◆ STATED TASK
In every row below, substitute "observer" for "camera" and leave all other text unchanged.

— Begin —

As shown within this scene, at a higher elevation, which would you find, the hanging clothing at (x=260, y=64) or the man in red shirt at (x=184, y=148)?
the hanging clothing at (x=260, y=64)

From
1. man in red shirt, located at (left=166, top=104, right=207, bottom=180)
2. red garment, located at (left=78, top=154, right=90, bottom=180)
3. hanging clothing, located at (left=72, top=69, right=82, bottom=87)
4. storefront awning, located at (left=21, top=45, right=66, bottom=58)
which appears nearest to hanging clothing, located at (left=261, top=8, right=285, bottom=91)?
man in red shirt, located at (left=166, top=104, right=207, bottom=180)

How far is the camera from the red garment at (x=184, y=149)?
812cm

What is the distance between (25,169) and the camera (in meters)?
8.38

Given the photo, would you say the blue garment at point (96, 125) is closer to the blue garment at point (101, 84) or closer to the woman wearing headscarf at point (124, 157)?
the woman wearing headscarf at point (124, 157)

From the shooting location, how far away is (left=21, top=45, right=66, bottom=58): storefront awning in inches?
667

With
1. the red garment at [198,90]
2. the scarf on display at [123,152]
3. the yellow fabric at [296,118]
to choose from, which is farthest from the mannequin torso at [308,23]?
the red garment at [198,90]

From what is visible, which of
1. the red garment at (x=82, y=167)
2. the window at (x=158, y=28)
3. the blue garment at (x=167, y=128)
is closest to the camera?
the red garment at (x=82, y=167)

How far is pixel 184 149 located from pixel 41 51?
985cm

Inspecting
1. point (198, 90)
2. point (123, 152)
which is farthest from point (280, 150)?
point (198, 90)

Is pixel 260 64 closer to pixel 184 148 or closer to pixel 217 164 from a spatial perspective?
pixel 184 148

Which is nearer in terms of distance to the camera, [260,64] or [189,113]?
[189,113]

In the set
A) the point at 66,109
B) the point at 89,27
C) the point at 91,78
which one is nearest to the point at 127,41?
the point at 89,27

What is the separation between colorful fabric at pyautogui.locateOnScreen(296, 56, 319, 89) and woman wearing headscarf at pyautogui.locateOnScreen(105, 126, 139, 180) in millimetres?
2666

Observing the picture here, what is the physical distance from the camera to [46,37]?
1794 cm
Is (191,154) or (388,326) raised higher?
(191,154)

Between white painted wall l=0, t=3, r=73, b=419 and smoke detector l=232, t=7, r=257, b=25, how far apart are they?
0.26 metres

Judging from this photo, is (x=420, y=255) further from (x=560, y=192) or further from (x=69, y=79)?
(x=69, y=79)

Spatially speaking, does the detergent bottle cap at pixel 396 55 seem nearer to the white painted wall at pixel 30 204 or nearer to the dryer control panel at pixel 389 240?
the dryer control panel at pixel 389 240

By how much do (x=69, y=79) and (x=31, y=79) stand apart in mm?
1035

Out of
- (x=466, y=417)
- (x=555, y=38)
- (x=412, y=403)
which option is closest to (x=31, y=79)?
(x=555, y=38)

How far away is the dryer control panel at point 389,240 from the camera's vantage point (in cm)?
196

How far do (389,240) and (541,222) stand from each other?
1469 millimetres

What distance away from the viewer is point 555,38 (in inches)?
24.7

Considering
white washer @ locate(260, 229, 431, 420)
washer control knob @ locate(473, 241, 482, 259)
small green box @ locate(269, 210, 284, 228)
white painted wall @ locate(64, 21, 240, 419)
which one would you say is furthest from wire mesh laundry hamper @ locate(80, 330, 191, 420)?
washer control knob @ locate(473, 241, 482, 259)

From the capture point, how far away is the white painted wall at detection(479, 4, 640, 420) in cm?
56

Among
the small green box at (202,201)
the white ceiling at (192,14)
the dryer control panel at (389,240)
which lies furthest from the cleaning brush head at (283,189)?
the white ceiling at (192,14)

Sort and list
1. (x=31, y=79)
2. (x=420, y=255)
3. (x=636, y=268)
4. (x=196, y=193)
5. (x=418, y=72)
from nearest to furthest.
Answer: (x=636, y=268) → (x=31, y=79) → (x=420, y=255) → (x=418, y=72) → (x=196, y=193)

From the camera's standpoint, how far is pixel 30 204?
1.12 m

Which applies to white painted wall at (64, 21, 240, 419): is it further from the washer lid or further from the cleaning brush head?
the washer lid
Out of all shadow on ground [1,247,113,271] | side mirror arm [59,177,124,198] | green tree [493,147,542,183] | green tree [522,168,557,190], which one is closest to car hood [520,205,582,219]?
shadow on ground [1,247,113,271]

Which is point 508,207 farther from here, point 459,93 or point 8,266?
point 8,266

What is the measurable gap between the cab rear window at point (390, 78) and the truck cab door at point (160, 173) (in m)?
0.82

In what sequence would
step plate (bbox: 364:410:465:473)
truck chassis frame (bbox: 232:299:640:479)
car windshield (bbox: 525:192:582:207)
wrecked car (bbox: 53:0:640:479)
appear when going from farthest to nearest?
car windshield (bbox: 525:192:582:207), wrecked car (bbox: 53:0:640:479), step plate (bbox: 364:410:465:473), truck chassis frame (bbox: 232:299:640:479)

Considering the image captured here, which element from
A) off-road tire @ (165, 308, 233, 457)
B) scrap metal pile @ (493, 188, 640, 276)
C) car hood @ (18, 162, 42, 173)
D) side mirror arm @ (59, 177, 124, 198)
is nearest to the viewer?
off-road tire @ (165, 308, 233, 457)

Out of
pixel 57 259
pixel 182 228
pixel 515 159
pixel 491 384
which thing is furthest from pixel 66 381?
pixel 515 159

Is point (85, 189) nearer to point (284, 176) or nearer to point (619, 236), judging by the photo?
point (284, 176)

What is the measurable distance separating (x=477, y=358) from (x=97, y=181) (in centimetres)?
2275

— End —

◆ TASK SOLUTION
As shown within this scene, at a higher elevation, which would you find, the hanging clothing at (x=260, y=64) or the man in red shirt at (x=184, y=148)?
the hanging clothing at (x=260, y=64)

From
1. man in red shirt, located at (left=166, top=104, right=207, bottom=180)
2. red garment, located at (left=78, top=154, right=90, bottom=180)
3. hanging clothing, located at (left=72, top=69, right=82, bottom=87)
4. storefront awning, located at (left=21, top=45, right=66, bottom=58)
which appears nearest to hanging clothing, located at (left=261, top=8, right=285, bottom=91)?
man in red shirt, located at (left=166, top=104, right=207, bottom=180)

How far is the observer from the red garment at (x=184, y=149)?
812cm

What is the distance between (25,169) and the observer (in meters)?
8.38

Given the photo, would you say the blue garment at point (96, 125) is closer to the blue garment at point (101, 84) or closer to the woman wearing headscarf at point (124, 157)?
the woman wearing headscarf at point (124, 157)

From the shooting location, how far away is (left=21, top=45, right=66, bottom=58): storefront awning in inches?
667

With
1. the red garment at [198,90]
2. the scarf on display at [123,152]
3. the yellow fabric at [296,118]
to choose from, which is farthest from the mannequin torso at [308,23]?
the red garment at [198,90]

From what is visible, which of
1. the red garment at (x=82, y=167)
2. the window at (x=158, y=28)
3. the blue garment at (x=167, y=128)
is closest to the observer?
the red garment at (x=82, y=167)

How far is pixel 184 149 located from pixel 41 51?
985cm

Inspecting
1. point (198, 90)
2. point (123, 152)
which is farthest from point (280, 150)?
point (198, 90)

Is pixel 260 64 closer to pixel 184 148 or closer to pixel 217 164 from a spatial perspective?
pixel 184 148

Which is nearer in terms of distance to the observer, [260,64] or [189,113]?
[189,113]

In the set
A) the point at 66,109
B) the point at 89,27
C) the point at 91,78
which one is nearest to the point at 127,41?
the point at 89,27

What is the separation between colorful fabric at pyautogui.locateOnScreen(296, 56, 319, 89) and woman wearing headscarf at pyautogui.locateOnScreen(105, 126, 139, 180) in millimetres?
2666

Observing the picture here, what is the physical distance from the observer to [46,37]?
1794 cm
Is (191,154) or (388,326) raised higher?
(191,154)

Between white painted wall l=0, t=3, r=73, b=419 and smoke detector l=232, t=7, r=257, b=25, how far apart are they?
0.26 metres

Judging from this photo, is (x=420, y=255) further from (x=560, y=192) or further from (x=69, y=79)?
(x=69, y=79)

Spatially speaking, does the detergent bottle cap at pixel 396 55 seem nearer to the white painted wall at pixel 30 204 or nearer to the dryer control panel at pixel 389 240?
the dryer control panel at pixel 389 240

By how much do (x=69, y=79) and (x=31, y=79) stand apart in mm?
1035

Out of
- (x=466, y=417)
- (x=555, y=38)
- (x=412, y=403)
which option is closest to (x=31, y=79)?
(x=555, y=38)

How far away is the dryer control panel at point 389,240 from the observer's vantage point (in cm)?
196

How far do (389,240) and (541,222) stand from each other?
1469 millimetres

What distance away from the viewer is point 555,38 (in inches)?
24.7

Considering
white washer @ locate(260, 229, 431, 420)
washer control knob @ locate(473, 241, 482, 259)
small green box @ locate(269, 210, 284, 228)
white painted wall @ locate(64, 21, 240, 419)
which one would you say is furthest from wire mesh laundry hamper @ locate(80, 330, 191, 420)?
washer control knob @ locate(473, 241, 482, 259)

From the capture point, how far away is the white painted wall at detection(479, 4, 640, 420) in cm?
56

Among
the small green box at (202,201)
the white ceiling at (192,14)
the dryer control panel at (389,240)
which lies furthest from the cleaning brush head at (283,189)?
the white ceiling at (192,14)

Sort and list
1. (x=31, y=79)
2. (x=420, y=255)
3. (x=636, y=268)
4. (x=196, y=193)
5. (x=418, y=72)
from nearest to furthest.
Answer: (x=636, y=268) → (x=31, y=79) → (x=420, y=255) → (x=418, y=72) → (x=196, y=193)

From the observer's standpoint, how far is pixel 30 204?
1.12 m

Which applies to white painted wall at (64, 21, 240, 419): is it further from the washer lid or further from the cleaning brush head?
the washer lid
Out of all shadow on ground [1,247,113,271] | side mirror arm [59,177,124,198] | green tree [493,147,542,183] | green tree [522,168,557,190], which one is closest to car hood [520,205,582,219]?
shadow on ground [1,247,113,271]

Which is point 508,207 farther from here, point 459,93 or point 8,266?
point 8,266

What is the measurable gap between the cab rear window at point (390, 78) and the truck cab door at point (160, 173) (in m)?
0.82

In what sequence would
step plate (bbox: 364:410:465:473)
truck chassis frame (bbox: 232:299:640:479)
car windshield (bbox: 525:192:582:207)
wrecked car (bbox: 53:0:640:479)
appear when going from farthest to nearest?
car windshield (bbox: 525:192:582:207), wrecked car (bbox: 53:0:640:479), step plate (bbox: 364:410:465:473), truck chassis frame (bbox: 232:299:640:479)

Considering the image captured here, which element from
A) off-road tire @ (165, 308, 233, 457)
B) scrap metal pile @ (493, 188, 640, 276)
C) car hood @ (18, 162, 42, 173)
D) side mirror arm @ (59, 177, 124, 198)
is nearest to the viewer?
off-road tire @ (165, 308, 233, 457)

Out of
pixel 57 259
pixel 182 228
pixel 515 159
pixel 491 384
which thing is furthest from pixel 66 381?
pixel 515 159

Is point (85, 189) nearer to point (284, 176) or nearer to point (619, 236), judging by the photo?
point (284, 176)

What is the measurable distance separating (x=477, y=358) from (x=97, y=181) (in centimetres)?
2275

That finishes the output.